##### DATA SHOWN #####

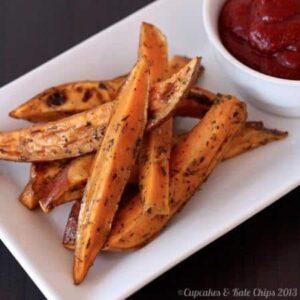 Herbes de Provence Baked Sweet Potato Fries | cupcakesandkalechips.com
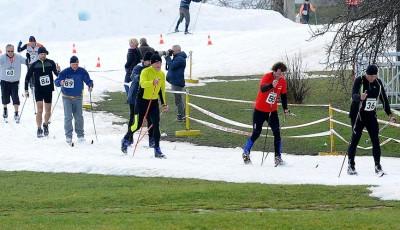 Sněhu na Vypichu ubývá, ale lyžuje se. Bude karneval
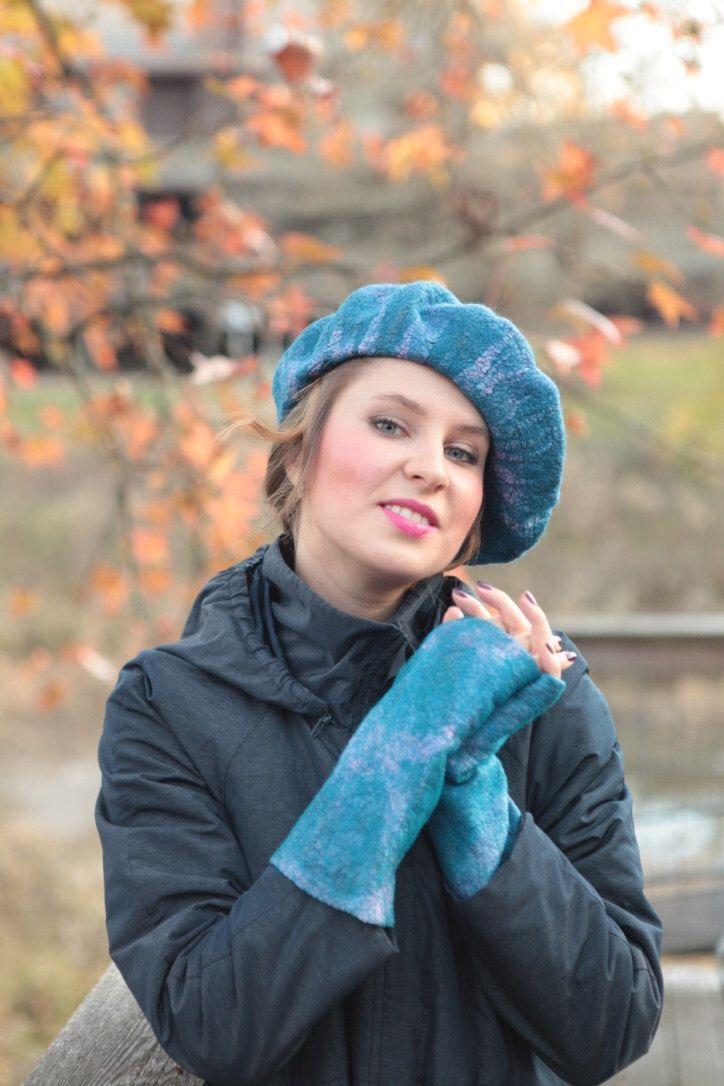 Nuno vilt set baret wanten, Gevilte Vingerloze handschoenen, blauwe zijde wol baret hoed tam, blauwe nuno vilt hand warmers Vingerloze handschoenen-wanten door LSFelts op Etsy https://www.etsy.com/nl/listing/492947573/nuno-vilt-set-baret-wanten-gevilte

#####

• WHAT IS EXPECTED
Set the listing above down again exactly, leaving pictures out.

• ANSWER SECTION
 Herbes de Provence Baked Sweet Potato Fries | cupcakesandkalechips.com
 Sněhu na Vypichu ubývá, ale lyžuje se. Bude karneval
 Nuno vilt set baret wanten, Gevilte Vingerloze handschoenen, blauwe zijde wol baret hoed tam, blauwe nuno vilt hand warmers Vingerloze handschoenen-wanten door LSFelts op Etsy https://www.etsy.com/nl/listing/492947573/nuno-vilt-set-baret-wanten-gevilte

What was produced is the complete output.